Extracted data Block Start

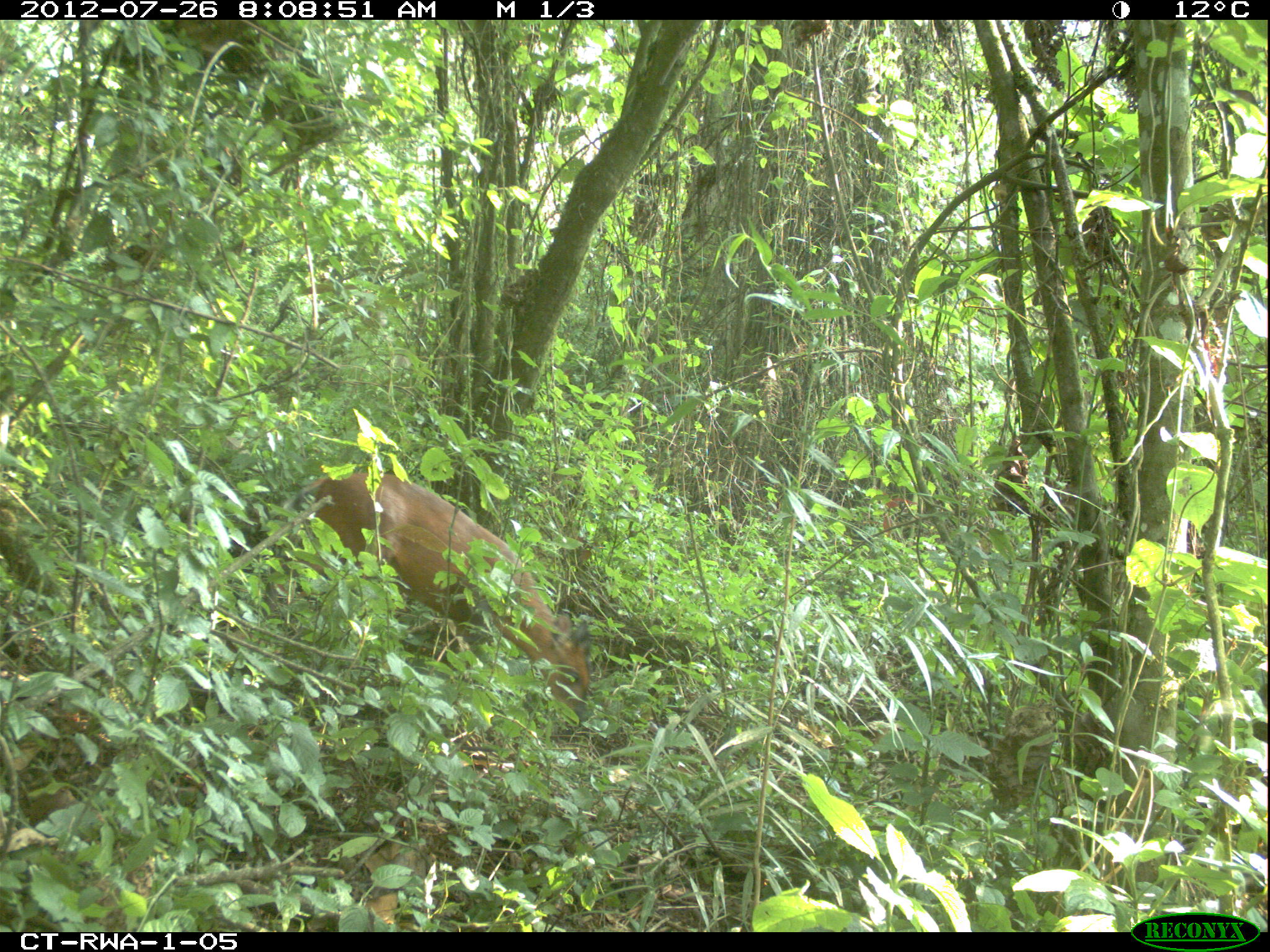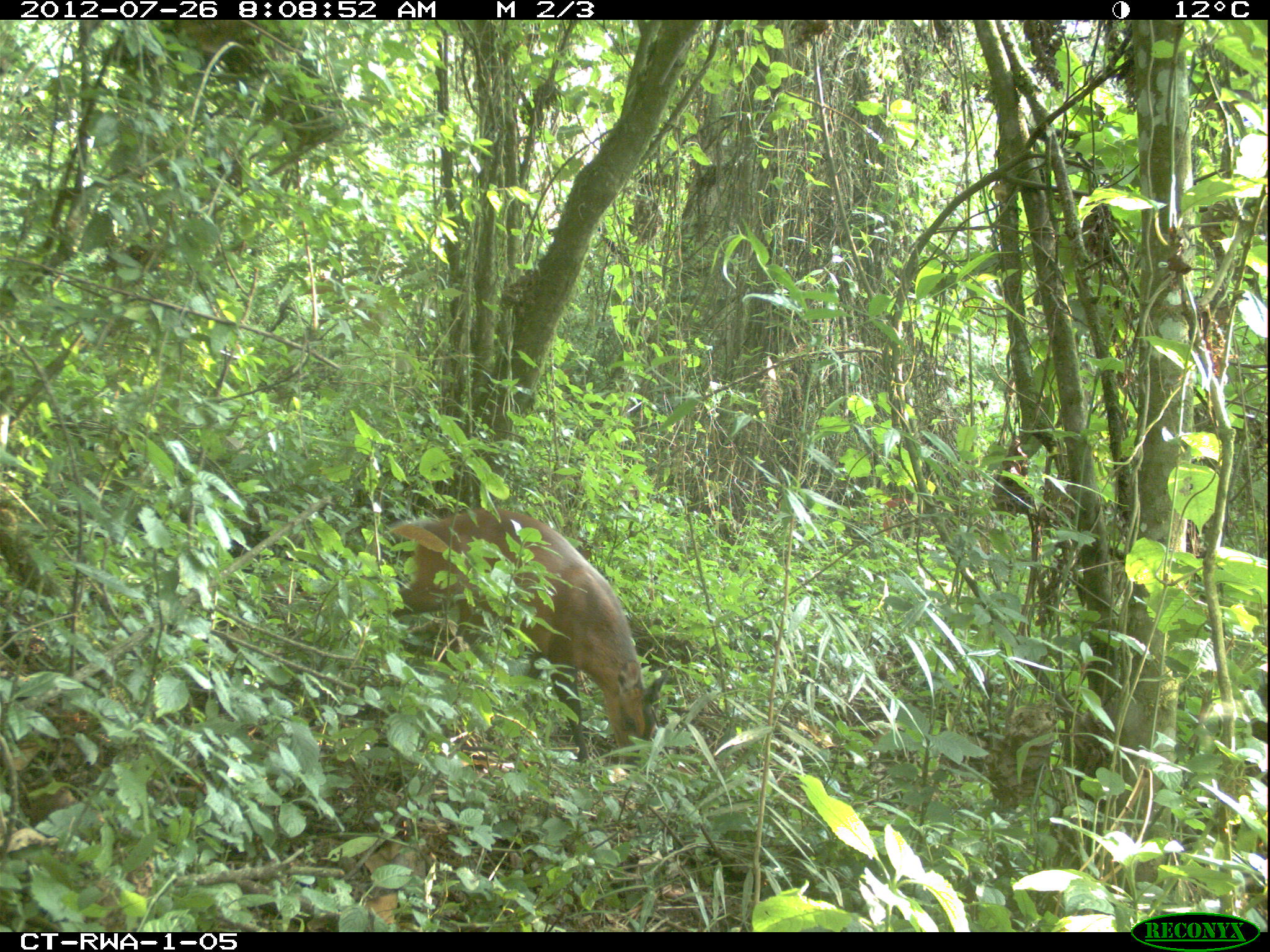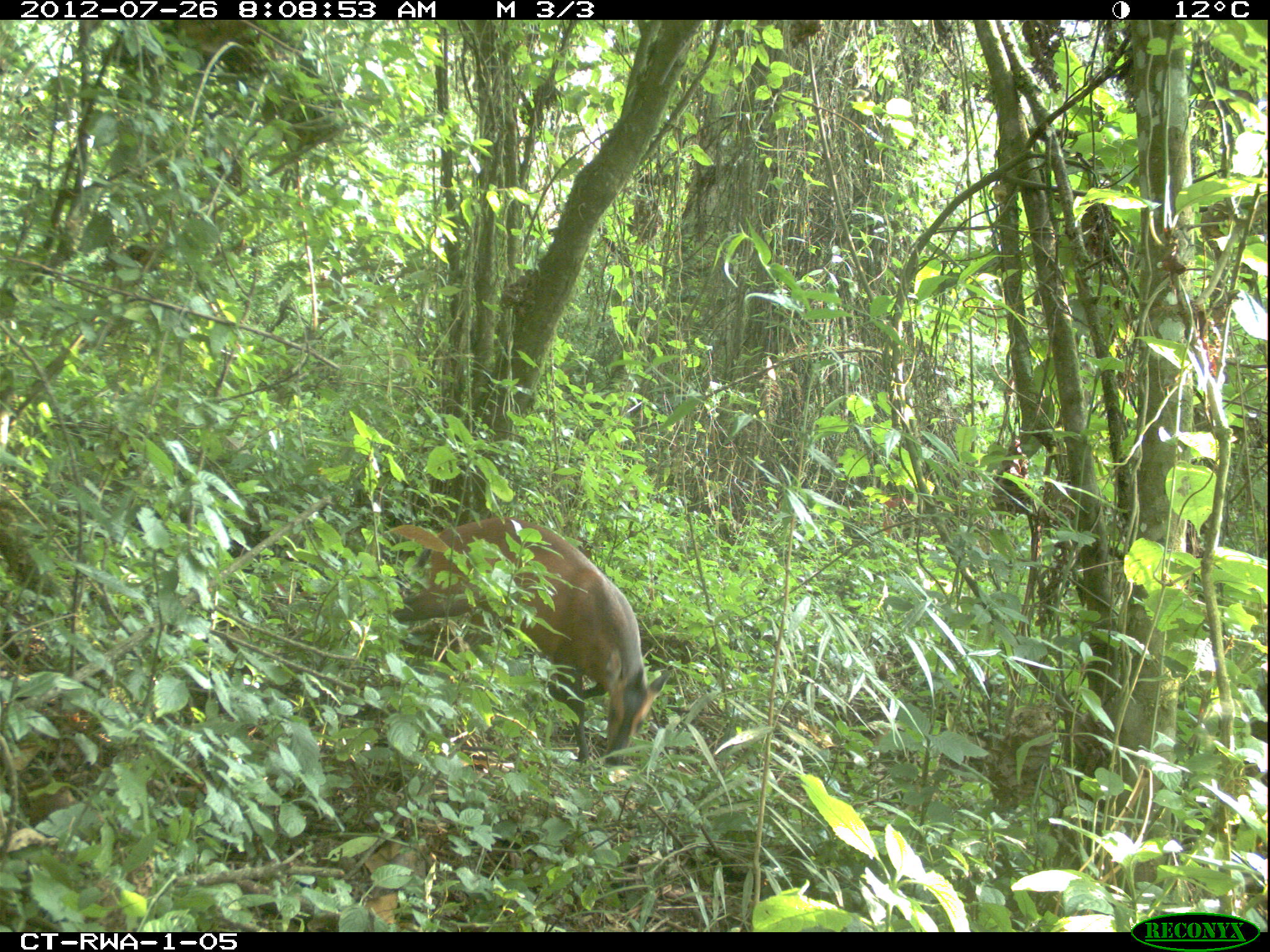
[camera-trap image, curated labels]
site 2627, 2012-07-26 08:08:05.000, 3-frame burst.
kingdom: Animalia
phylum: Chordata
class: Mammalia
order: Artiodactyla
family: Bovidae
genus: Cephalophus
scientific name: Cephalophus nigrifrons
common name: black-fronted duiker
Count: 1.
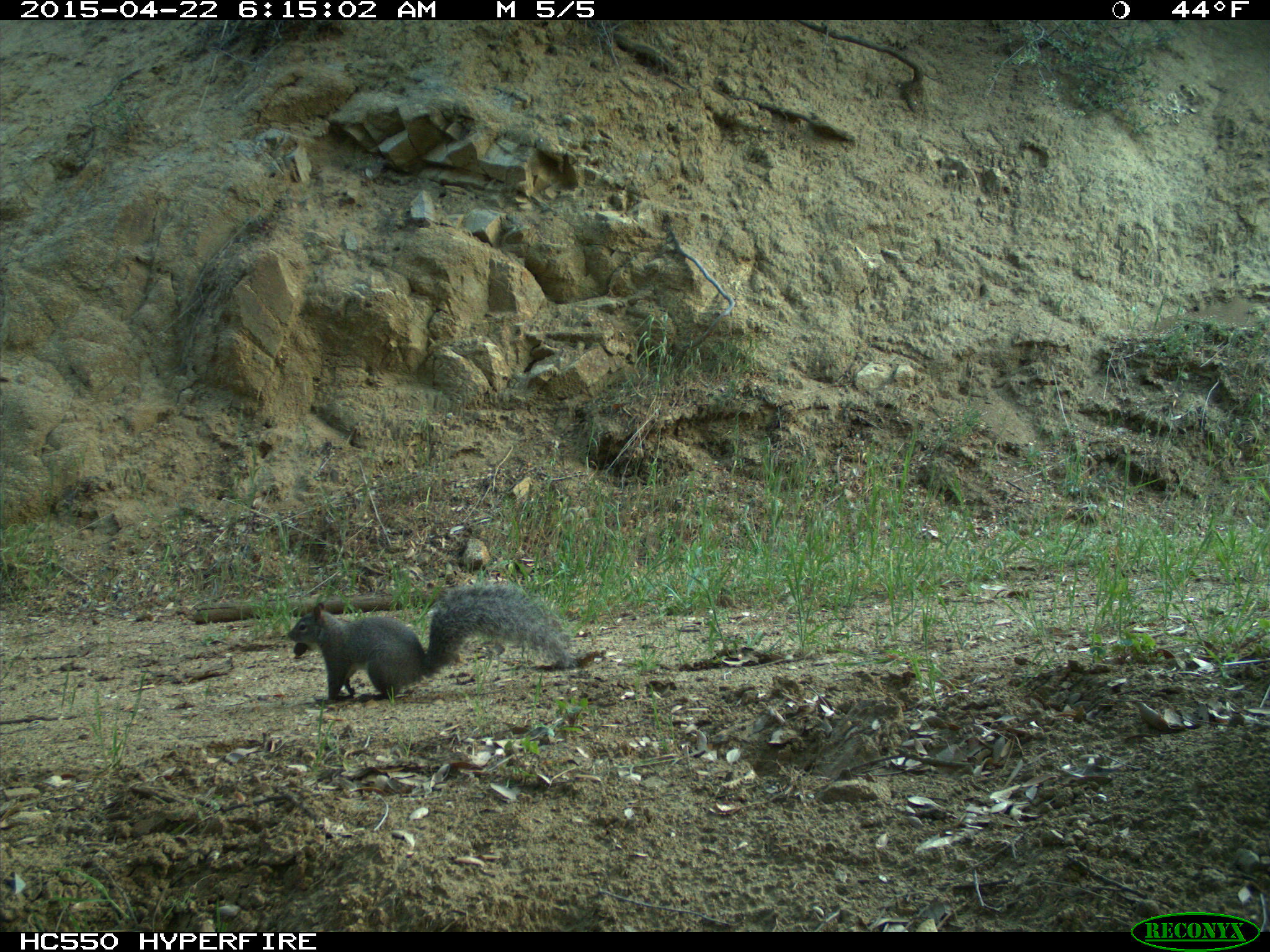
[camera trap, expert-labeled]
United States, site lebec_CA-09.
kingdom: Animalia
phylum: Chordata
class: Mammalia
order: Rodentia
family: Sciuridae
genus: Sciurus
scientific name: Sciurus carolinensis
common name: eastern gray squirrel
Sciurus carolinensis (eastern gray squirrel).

Extracted data Block End

● **About this exercise**
The entries above need to be printed again exactly; please exclude all pictures.

● **Output for this exercise**
[camera-trap image, curated labels]
site 2627, 2012-07-26 08:08:05.000, 3-frame burst.
kingdom: Animalia
phylum: Chordata
class: Mammalia
order: Artiodactyla
family: Bovidae
genus: Cephalophus
scientific name: Cephalophus nigrifrons
common name: black-fronted duiker
Count: 1.
[camera trap, expert-labeled]
United States, site lebec_CA-09.
kingdom: Animalia
phylum: Chordata
class: Mammalia
order: Rodentia
family: Sciuridae
genus: Sciurus
scientific name: Sciurus carolinensis
common name: eastern gray squirrel
Sciurus carolinensis (eastern gray squirrel).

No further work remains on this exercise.